Written exercise =
Return each of the items below verbatim, with every character unchanged.

━━━ Provided records ━━━

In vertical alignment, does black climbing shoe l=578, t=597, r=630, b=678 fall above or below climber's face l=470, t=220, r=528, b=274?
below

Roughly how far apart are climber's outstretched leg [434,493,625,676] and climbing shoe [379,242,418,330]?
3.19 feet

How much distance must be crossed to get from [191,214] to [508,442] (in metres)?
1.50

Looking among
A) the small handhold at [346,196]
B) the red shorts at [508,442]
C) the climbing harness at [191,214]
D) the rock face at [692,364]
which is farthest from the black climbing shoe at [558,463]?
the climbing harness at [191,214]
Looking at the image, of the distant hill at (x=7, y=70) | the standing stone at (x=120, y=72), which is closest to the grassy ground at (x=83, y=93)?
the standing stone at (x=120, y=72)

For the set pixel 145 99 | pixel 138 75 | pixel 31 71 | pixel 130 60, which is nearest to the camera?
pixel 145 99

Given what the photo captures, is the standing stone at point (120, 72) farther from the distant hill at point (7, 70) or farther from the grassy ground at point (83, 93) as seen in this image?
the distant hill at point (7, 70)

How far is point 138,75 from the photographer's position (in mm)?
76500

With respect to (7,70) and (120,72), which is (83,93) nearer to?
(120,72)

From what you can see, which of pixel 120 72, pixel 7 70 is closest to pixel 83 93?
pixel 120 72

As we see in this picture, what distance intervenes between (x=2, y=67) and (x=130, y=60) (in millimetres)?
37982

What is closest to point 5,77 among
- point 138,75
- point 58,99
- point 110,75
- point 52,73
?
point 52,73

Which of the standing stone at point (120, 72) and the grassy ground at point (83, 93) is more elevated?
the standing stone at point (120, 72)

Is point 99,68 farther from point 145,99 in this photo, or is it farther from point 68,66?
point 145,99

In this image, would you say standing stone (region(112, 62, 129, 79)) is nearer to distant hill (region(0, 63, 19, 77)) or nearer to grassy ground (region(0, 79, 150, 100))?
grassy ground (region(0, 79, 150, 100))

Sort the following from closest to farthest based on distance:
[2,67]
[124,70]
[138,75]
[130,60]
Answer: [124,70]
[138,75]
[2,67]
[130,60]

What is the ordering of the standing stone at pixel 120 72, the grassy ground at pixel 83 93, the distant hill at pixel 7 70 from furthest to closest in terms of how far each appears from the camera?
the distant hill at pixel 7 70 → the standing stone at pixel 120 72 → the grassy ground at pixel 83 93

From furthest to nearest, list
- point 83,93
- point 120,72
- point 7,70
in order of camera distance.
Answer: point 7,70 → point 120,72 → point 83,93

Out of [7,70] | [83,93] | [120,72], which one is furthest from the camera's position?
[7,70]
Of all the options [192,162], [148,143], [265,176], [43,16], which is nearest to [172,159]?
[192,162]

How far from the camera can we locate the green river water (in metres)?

━━━

Exercise answer =
In vertical alignment, does black climbing shoe l=578, t=597, r=630, b=678 fall above or below climber's face l=470, t=220, r=528, b=274?
below

Roughly how far apart are climber's outstretched leg [434,493,625,676] and climbing shoe [379,242,418,330]?
3.19 feet

How much distance must be crossed to get from [191,214] to [508,442] (in metres)?
1.50

Looking among
A) the small handhold at [346,196]
B) the red shorts at [508,442]
C) the climbing harness at [191,214]
D) the rock face at [692,364]
which is farthest from the black climbing shoe at [558,463]?
the climbing harness at [191,214]
Looking at the image, of the distant hill at (x=7, y=70) | the standing stone at (x=120, y=72), which is closest to the grassy ground at (x=83, y=93)?
the standing stone at (x=120, y=72)

For the set pixel 145 99 | pixel 138 75 | pixel 31 71 | pixel 130 60, which is nearest to the camera?
pixel 145 99

Given what the photo captures, is the standing stone at point (120, 72) farther from the distant hill at point (7, 70) or farther from the grassy ground at point (83, 93) as seen in this image?
the distant hill at point (7, 70)

How far is point 138,75 from the photographer's position (in mm)?
76500

With respect to (7,70) and (120,72), which is (83,93) nearer to?
(120,72)

From what you can see, which of pixel 120 72, pixel 7 70 is closest to pixel 83 93?
pixel 120 72

As we see in this picture, what distance intervenes between (x=2, y=67) and (x=130, y=60) (in millimetres)?
37982

What is closest to point 5,77 among
- point 138,75
- point 58,99
- point 110,75
- point 52,73
?
point 52,73

Which of the standing stone at point (120, 72) and the grassy ground at point (83, 93) is more elevated?
the standing stone at point (120, 72)

Is point 99,68 farther from point 145,99 in this photo, or is it farther from point 68,66?
point 145,99

In this image, would you say standing stone (region(112, 62, 129, 79)) is nearer to distant hill (region(0, 63, 19, 77)) or nearer to grassy ground (region(0, 79, 150, 100))?
grassy ground (region(0, 79, 150, 100))

Sort the following from closest to farthest based on distance:
[2,67]
[124,70]
[138,75]
[130,60]
Answer: [124,70]
[138,75]
[2,67]
[130,60]

What is the ordering of the standing stone at pixel 120 72, the grassy ground at pixel 83 93, the distant hill at pixel 7 70 from furthest to closest in terms of how far each appears from the camera?
the distant hill at pixel 7 70 → the standing stone at pixel 120 72 → the grassy ground at pixel 83 93

From furthest to nearest, list
- point 83,93
- point 120,72
- point 7,70
in order of camera distance.
Answer: point 7,70 → point 120,72 → point 83,93

Out of [7,70] | [83,93] | [120,72], which one is furthest from the camera's position?
[7,70]
Of all the options [192,162], [148,143], [265,176], [43,16], which is nearest to [172,159]?
[192,162]

How far from the camera can we locate the green river water (in metres)?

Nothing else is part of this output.